Stored data entries
BEGIN

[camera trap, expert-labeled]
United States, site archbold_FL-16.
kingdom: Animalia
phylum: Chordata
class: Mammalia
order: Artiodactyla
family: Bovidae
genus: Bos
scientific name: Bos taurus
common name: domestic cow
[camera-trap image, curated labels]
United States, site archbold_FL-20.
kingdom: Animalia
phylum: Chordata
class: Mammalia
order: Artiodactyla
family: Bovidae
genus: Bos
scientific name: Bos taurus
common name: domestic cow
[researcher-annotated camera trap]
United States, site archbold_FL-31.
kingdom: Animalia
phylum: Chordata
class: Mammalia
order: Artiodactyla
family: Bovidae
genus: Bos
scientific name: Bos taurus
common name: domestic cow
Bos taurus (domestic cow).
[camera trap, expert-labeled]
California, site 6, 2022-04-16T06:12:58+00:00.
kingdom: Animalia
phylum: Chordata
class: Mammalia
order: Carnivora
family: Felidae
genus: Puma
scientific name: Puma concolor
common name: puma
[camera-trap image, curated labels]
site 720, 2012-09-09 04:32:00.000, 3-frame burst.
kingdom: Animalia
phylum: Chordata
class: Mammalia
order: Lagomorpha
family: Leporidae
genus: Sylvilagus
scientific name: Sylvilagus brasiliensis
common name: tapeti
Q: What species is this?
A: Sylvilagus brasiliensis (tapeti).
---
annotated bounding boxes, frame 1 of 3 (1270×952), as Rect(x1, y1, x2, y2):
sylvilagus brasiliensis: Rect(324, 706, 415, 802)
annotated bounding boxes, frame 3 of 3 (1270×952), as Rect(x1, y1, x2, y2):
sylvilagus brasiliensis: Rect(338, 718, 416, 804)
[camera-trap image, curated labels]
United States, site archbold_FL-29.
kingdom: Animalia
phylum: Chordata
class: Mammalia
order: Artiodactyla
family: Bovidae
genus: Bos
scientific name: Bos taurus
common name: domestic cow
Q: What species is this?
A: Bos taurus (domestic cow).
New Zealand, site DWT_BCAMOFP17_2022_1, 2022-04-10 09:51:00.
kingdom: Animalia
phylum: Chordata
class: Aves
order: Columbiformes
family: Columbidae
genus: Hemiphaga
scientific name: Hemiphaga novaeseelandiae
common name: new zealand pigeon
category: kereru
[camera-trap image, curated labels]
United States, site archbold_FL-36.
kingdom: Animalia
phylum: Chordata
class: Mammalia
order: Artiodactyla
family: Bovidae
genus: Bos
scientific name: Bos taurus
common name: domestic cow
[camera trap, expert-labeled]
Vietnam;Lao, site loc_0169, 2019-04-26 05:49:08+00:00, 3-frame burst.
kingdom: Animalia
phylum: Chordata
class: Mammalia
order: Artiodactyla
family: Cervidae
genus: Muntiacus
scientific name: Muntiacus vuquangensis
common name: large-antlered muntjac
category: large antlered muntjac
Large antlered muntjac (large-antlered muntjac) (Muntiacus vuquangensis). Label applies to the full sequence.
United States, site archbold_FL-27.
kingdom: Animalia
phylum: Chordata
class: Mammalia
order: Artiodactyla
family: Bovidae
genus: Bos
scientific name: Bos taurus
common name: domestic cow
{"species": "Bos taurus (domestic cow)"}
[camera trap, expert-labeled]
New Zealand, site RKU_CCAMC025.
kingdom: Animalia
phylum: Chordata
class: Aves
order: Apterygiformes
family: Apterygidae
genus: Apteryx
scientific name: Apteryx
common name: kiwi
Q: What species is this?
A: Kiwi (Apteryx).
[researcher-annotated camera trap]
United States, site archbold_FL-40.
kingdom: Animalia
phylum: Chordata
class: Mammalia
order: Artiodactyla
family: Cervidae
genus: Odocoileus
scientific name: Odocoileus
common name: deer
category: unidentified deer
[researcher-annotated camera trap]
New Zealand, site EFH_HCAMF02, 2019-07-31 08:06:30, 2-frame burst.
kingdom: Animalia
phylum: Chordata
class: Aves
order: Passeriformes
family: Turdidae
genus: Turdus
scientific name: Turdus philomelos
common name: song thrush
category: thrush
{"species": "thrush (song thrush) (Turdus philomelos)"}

END

§ **TASK DESCRIPTION**
Copy only this part of the entries above: the line with "common name: new zealand pigeon", the line with "family: Apterygidae", and the lines between, all exactly as written.

§ **RESULT**
common name: new zealand pigeon
category: kereru
[camera-trap image, curated labels]
United States, site archbold_FL-36.
kingdom: Animalia
phylum: Chordata
class: Mammalia
order: Artiodactyla
family: Bovidae
genus: Bos
scientific name: Bos taurus
common name: domestic cow
[camera trap, expert-labeled]
Vietnam;Lao, site loc_0169, 2019-04-26 05:49:08+00:00, 3-frame burst.
kingdom: Animalia
phylum: Chordata
class: Mammalia
order: Artiodactyla
family: Cervidae
genus: Muntiacus
scientific name: Muntiacus vuquangensis
common name: large-antlered muntjac
category: large antlered muntjac
Large antlered muntjac (large-antlered muntjac) (Muntiacus vuquangensis). Label applies to the full sequence.
United States, site archbold_FL-27.
kingdom: Animalia
phylum: Chordata
class: Mammalia
order: Artiodactyla
family: Bovidae
genus: Bos
scientific name: Bos taurus
common name: domestic cow
{"species": "Bos taurus (domestic cow)"}
[camera trap, expert-labeled]
New Zealand, site RKU_CCAMC025.
kingdom: Animalia
phylum: Chordata
class: Aves
order: Apterygiformes
family: Apterygidae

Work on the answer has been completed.